2021 Annual Meetings – A Call for Bold Domestic Reforms, Efficient International Support to Boost African Economies and Avoid Debt Overload

The 2021 African Development Bank Group Annual Meetings, held virtually starting on Wednesday, opened with discussions on African debt management.

The pandemic has created huge financing needs for governments, widened budget deficits and driven governments into debt. On Wednesday, the African Development Bank hosted panel discussions on the issue. One knowledge event was titled “From Debt Resolution to Growth: The Way Forward for Africa”.

African Development Bank President Dr. Akinwumi A. Adesina said: “The deep scars left by the Covid-19 pandemic (in Africa) will take time to heal.” As a result of the pandemic, the continent’s GDP fell by 2.1% in 2020 and poverty and inequality are increasing. At least 30 million Africans fell into extreme poverty in 2020 and another 39 million could follow in poverty in 2021. The debt-to-GDP ratio is expected to increase by 10-15 percentage points in 2021 and debt is a pervasive concern.

Kristalina Georgieva, Managing Director of the IMF, said: “Clearly, the best way to manage debt is for economies to grow. This is not an easy task during the pandemic, as governments face reduced revenues and increased spending on crisis measures. But this crisis is an opportunity for transformative reforms to improve public service.”

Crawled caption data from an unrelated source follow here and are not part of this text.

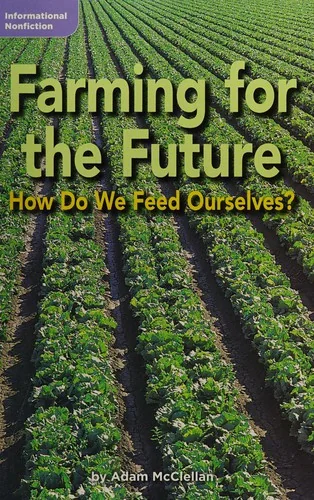 Farming for the Future How Do We Feed Ourselves?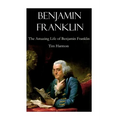 Benjamin Franklin: The Amazing Life of Benjamin Franklin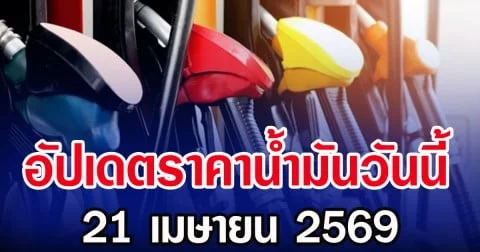 อัปเดตราคาน้ำมันวันนี้ 21 เมษายน 2569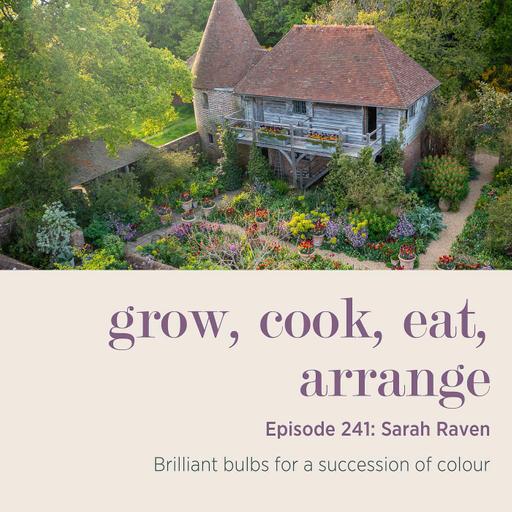 Sarah Raven: Brilliant bulbs for a succession of colour - Episode 241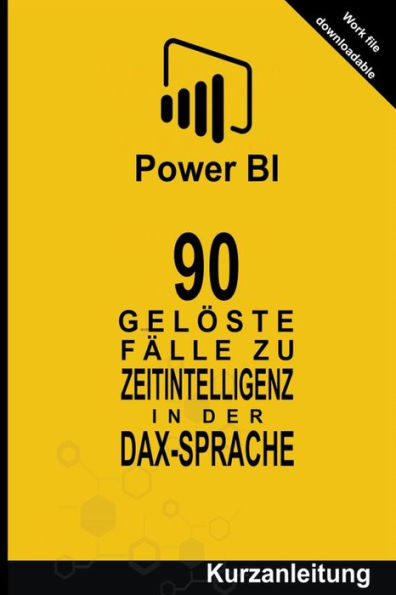 90 GelÃ¯Â¿Â½ste FÃ¯Â¿Â½lle zu Zeitintelligenz in der DAX-Sprache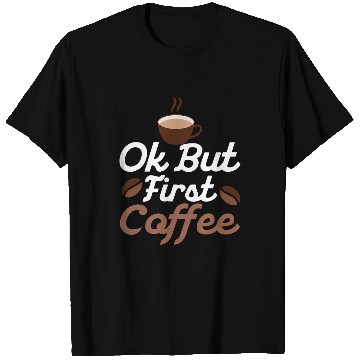 Discover Coffee Fun Ok but First Coffee Caffeinated Morning Person T-Shirts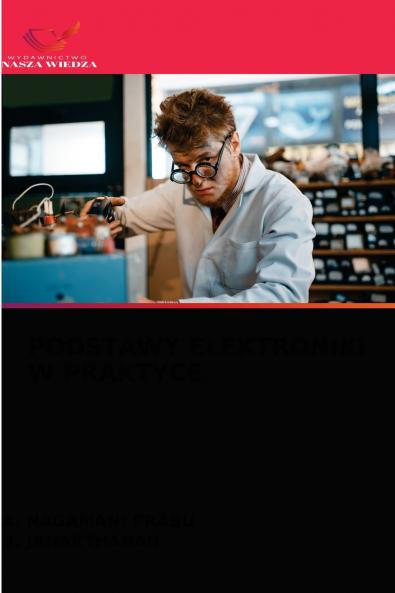 PODSTAWY ELEKTRONIKI W PRAKTYCE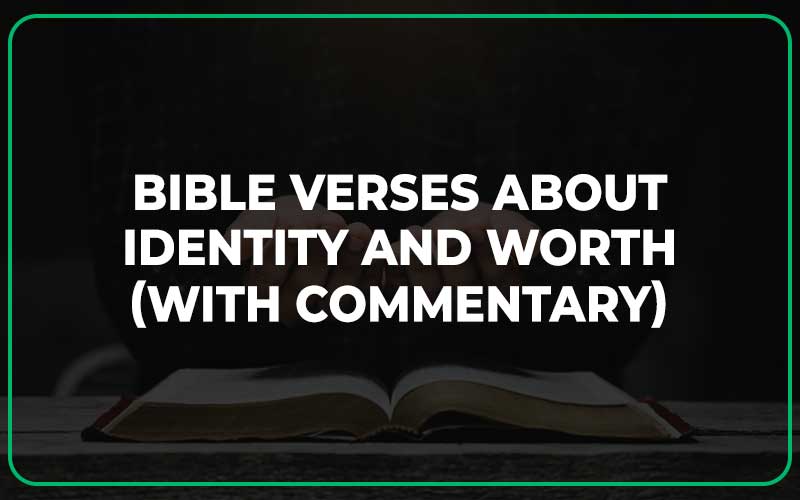 Bible Verses About Identity And Worth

Explaining that the IMF was considering increasing its zero-interest lending capacity, Georgieva said that “Africa can count on the IMF” to implement recovery efforts and transformative reforms. Georgieva and Ngozi Okonjo-Iweala, Director-General of the World Trade Organisation, both stressed the need for Africa to receive vaccines to emerge from the health crisis and rebuild.

In two separate panels featuring African Development Bank Governors, participants identified the need for African countries to strengthen domestic resource mobilization and manage public finances and debt transparently and productively. Above all, there is a need to ensure full transparency on debt held by non-Paris Club public enterprises, including loans guaranteed by bilateral creditors. Corruption must be confronted more effectively, spending must be more efficient, and there must be better budgetary discipline.

The collection and spending cycle should also be digitized to reduce wastage. Countries need to make better use of debt by focusing on financing productive social and economic infrastructure. The effectiveness of debt-financed public investments can be enhanced with stronger institutional capacity.

Recalling that debt management also depends on the health of central banks, Tarek Amer, Governor of the Bank of Egypt and his country’s Governor at the African Development Bank, stated that “monetary policy, exchange rate policy, budgetary policy, all of these must remain independent” and governments must ensure that they create jobs and ensure price stability, through structural reforms so that economic growth and private sector development can help reduce debt.

The goal is to ensure that Africa does not lose another decade, as was the case with previous debt restructurings that took eight to ten years and did not produce any significant debt relief.

One immediate solution is to make available the $33 billion in Special Drawing Rights of the International Monetary Fund announced at the Paris Summit on African Economies and the $100 billion in Special Drawing Rights that industrialized countries want to allocate to African countries. This would reinforce the G20’s Debt Service Suspension Initiative and the International Monetary Fund’s Common Framework for Debt Resolution, which focuses on debt relief for the most vulnerable countries.

It is also important to establish an African stability mechanism to help African economies protect themselves from external shocks, the African Development Bank President said.